Lo stesso vale per il Presidente Putin. L'Iran, la Siria, l'Iraq e Hezbollah sono le truppe di terra nella guerra al terrorismo wahabita. Certo, la Russia ha fornito un sostegno aereo fondamentale, ma senza truppe sul terreno la Siria e con essa la maggior parte del Medio Oriente oggi sarebbero potuti essere parte del califfato instaurato dallo Stato Islamico in Iraq e nel Levante. Neppure il Presidente Putin può rinunciare all'Iran, e neppure mettersi con l'AmeriKKKa contro la Cina. Mosse del genere metterebbero in questione tutta la strategia difensiva russa.
La sfida vera è questa. Mosca e Damasco possono inaugurare una nuova stagione di distensione con Washington e al tempo stesso convincere la nuova amministrazione statunitense del fatto che l'Iran è indispensabile per liberare la regione dai movimenti jihadisti armati ed estremisti? Trump può accettare che sia Putin a controllare questo aspetto della guerra, in un compartimento a sé?

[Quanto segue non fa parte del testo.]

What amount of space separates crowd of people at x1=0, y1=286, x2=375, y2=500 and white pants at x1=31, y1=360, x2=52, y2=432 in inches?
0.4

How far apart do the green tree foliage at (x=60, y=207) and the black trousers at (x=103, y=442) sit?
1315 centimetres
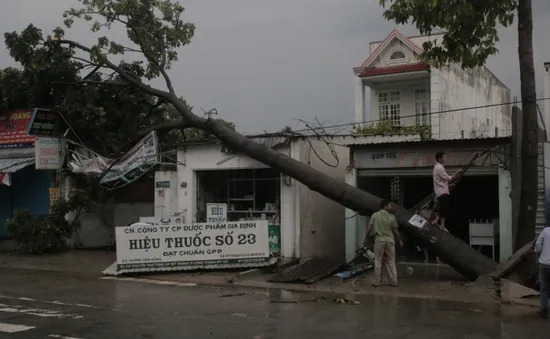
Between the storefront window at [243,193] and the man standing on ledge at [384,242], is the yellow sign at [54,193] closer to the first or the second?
the storefront window at [243,193]

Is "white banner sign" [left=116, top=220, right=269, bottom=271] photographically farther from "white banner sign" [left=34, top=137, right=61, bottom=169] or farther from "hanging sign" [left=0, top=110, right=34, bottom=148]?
"hanging sign" [left=0, top=110, right=34, bottom=148]

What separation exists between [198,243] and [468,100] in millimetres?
16047

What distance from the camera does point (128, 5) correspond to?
17109mm

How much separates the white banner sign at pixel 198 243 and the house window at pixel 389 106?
1158cm

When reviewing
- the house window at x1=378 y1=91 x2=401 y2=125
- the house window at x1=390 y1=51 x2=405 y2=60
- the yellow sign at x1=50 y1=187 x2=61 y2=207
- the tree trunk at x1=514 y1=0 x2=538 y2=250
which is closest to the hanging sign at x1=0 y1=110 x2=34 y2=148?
the yellow sign at x1=50 y1=187 x2=61 y2=207

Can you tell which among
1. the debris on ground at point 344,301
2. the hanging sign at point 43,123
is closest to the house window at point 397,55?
the hanging sign at point 43,123

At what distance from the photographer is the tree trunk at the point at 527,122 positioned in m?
10.4

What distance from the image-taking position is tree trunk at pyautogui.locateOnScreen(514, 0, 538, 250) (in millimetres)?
10438

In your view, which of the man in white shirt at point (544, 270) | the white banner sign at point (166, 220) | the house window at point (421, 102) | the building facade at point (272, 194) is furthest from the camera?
the house window at point (421, 102)

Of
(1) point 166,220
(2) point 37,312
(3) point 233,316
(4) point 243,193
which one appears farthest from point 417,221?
(2) point 37,312

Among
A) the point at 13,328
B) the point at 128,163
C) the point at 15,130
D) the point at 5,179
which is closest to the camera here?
the point at 13,328

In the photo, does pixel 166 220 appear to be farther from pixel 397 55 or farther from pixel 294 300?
pixel 397 55

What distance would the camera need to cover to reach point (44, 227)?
1866 centimetres

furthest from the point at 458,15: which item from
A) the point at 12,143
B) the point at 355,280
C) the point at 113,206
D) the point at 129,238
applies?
the point at 12,143
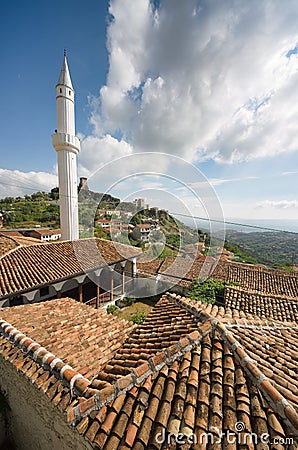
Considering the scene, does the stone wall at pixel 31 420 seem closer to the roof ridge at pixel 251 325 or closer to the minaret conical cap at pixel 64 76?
the roof ridge at pixel 251 325

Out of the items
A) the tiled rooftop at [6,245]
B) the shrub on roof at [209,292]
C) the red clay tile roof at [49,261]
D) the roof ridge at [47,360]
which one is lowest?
the shrub on roof at [209,292]

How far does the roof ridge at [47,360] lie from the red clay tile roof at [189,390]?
3 cm

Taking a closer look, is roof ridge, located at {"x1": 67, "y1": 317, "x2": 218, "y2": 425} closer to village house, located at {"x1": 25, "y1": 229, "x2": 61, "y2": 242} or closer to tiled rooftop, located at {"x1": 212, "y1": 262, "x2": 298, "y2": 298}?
tiled rooftop, located at {"x1": 212, "y1": 262, "x2": 298, "y2": 298}

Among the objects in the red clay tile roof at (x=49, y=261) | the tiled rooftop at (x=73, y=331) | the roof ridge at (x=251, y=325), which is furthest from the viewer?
the red clay tile roof at (x=49, y=261)

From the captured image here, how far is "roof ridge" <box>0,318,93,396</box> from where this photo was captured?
2641mm

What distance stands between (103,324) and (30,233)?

Le cose non saranno facili. Tutto fa pensare che non dobbiamo aspettarci che quelli che fanno la parte del poliziotto cattivo, Mattis e Flynn, cambino idea tanto presto. Mattis e Flynn sono stati scelti per la parte del poliziotto cattivo a fronte di Tillerson, il poliziotto buono scelto da Trump secondo la strategia dei negoziatori-affaristi tipica di quest'ultimo? Questo non è chiaro. I prossimi mesi saranno una vera prova per i vertici siriani, russi e cinesi. Occorre attendersi una serie di alti e bassi di ventilate crisi e di distensioni cercate, intanto che la nuova amministrazaione statunitense inizia a muoversi contro il panorama geopolitico oggi in essere e prima che le cose si assestino in qualcosa che somigli ad un risultato concreto. Comunque vadano le cose alla fine del 2017 il Medio Oriente si presenterà diverso, e probabilmente la Siria sarà un luogo assai migliore.